— BEGIN —

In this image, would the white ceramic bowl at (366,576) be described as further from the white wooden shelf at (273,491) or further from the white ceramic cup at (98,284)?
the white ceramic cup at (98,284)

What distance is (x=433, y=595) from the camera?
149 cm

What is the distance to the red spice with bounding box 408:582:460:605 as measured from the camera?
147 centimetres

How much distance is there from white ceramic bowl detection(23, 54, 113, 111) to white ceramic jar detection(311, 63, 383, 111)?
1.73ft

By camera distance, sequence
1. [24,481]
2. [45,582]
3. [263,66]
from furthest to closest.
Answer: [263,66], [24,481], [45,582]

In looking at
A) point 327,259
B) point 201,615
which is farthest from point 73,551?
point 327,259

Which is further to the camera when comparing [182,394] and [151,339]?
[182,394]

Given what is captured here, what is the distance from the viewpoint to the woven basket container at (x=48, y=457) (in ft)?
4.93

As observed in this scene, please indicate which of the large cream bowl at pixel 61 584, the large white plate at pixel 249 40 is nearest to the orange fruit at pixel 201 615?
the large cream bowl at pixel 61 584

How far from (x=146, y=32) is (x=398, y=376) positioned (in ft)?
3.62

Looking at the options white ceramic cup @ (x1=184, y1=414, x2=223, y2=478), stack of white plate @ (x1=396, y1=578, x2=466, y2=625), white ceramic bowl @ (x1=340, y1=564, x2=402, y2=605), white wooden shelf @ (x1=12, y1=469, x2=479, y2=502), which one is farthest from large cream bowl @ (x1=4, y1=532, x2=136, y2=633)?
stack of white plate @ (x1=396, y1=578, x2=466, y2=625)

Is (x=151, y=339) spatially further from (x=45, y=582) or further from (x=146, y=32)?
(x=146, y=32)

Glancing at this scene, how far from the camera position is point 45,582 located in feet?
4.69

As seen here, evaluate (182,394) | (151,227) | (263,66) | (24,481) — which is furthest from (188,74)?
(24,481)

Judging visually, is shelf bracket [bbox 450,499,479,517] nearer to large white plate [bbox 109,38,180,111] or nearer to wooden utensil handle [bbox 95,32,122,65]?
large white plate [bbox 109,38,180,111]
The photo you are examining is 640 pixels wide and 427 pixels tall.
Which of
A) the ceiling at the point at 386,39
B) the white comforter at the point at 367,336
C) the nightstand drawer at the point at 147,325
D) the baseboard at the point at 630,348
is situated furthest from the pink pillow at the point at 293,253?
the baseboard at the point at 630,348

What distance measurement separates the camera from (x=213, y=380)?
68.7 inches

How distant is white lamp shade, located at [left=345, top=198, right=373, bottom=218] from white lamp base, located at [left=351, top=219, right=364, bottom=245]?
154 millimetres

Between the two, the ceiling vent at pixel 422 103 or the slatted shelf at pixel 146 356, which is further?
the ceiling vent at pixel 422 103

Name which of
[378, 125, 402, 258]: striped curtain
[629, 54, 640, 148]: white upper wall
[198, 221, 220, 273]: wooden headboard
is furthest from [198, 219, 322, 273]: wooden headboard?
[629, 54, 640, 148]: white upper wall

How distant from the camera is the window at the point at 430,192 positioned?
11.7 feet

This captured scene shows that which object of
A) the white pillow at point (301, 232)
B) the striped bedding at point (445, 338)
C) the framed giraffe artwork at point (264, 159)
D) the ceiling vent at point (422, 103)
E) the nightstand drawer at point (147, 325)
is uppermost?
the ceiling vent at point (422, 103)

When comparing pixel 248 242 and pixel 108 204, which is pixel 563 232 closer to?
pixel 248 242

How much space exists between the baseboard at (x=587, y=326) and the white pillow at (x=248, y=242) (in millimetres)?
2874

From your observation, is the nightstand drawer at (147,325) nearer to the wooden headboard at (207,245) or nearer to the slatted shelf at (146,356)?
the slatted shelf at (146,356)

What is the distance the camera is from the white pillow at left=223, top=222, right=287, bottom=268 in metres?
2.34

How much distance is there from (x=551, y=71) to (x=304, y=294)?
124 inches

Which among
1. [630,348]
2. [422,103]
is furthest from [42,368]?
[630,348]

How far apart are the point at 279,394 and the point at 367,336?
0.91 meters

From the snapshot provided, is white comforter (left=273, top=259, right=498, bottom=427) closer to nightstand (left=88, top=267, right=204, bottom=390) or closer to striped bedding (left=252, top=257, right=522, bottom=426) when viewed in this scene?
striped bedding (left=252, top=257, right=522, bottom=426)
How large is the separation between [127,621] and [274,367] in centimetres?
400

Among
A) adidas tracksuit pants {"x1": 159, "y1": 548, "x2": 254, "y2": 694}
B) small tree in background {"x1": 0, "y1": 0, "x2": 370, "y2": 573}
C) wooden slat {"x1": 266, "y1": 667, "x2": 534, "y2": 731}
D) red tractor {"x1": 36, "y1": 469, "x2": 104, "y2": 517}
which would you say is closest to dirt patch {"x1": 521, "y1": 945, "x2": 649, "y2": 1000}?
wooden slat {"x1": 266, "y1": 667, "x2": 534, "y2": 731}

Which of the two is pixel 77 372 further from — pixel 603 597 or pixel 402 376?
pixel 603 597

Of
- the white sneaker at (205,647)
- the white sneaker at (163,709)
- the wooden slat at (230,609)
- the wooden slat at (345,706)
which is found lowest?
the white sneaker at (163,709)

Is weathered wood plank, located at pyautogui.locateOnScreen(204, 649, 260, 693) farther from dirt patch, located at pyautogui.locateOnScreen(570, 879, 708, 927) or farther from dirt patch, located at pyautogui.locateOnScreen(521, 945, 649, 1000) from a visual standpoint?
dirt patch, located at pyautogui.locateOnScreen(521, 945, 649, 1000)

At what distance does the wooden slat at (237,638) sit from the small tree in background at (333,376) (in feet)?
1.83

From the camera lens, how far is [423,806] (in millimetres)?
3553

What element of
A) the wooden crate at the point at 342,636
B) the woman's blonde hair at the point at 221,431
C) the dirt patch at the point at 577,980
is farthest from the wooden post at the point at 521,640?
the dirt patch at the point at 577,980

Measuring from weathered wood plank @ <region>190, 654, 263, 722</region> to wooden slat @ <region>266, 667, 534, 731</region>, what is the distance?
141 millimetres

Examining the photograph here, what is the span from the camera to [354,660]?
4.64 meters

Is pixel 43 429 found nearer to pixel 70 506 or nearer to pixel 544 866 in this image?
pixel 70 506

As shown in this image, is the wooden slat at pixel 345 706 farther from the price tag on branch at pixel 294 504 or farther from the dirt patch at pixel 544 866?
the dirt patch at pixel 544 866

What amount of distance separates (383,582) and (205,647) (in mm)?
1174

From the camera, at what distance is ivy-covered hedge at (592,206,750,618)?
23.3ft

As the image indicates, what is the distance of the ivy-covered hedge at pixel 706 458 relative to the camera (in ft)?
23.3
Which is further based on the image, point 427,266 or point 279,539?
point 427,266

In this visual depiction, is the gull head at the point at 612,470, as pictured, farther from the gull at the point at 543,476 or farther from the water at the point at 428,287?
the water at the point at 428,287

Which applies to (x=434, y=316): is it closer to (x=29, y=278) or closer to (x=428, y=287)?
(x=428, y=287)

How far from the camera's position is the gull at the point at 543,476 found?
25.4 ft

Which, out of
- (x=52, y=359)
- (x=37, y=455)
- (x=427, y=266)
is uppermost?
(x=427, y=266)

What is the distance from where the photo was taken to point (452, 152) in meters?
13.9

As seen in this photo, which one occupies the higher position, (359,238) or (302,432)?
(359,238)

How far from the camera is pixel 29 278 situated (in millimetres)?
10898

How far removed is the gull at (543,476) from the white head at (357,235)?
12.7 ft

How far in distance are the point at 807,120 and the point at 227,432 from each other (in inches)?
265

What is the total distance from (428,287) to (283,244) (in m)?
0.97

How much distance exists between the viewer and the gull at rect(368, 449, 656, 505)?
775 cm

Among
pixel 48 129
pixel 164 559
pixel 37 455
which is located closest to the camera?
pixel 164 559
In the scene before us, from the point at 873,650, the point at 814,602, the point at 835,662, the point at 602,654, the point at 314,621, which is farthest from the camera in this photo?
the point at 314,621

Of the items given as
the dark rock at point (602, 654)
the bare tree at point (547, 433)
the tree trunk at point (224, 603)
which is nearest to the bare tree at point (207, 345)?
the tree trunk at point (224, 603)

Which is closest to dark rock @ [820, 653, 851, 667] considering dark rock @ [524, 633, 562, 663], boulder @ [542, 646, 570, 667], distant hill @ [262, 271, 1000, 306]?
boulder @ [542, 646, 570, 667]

— END —

### Description of the task
Find the line that contains "What is the total" in the listing above. Retype it and every line after it up to the last, exactly, and nothing else.

### Output
What is the total distance from (428,287) to (283,244) (in m)?
0.97

How much distance exists between the viewer and the gull at rect(368, 449, 656, 505)?
775 cm

Among
pixel 48 129
pixel 164 559
pixel 37 455
which is located closest to the camera?
pixel 164 559
In the scene before us, from the point at 873,650, the point at 814,602, the point at 835,662, the point at 602,654, the point at 314,621, which is farthest from the camera in this photo?
the point at 314,621

Of the items given as
the dark rock at point (602, 654)
the bare tree at point (547, 433)
the tree trunk at point (224, 603)
which is nearest to the bare tree at point (207, 345)?
the tree trunk at point (224, 603)

Which is closest to dark rock @ [820, 653, 851, 667] considering dark rock @ [524, 633, 562, 663], boulder @ [542, 646, 570, 667], distant hill @ [262, 271, 1000, 306]?
boulder @ [542, 646, 570, 667]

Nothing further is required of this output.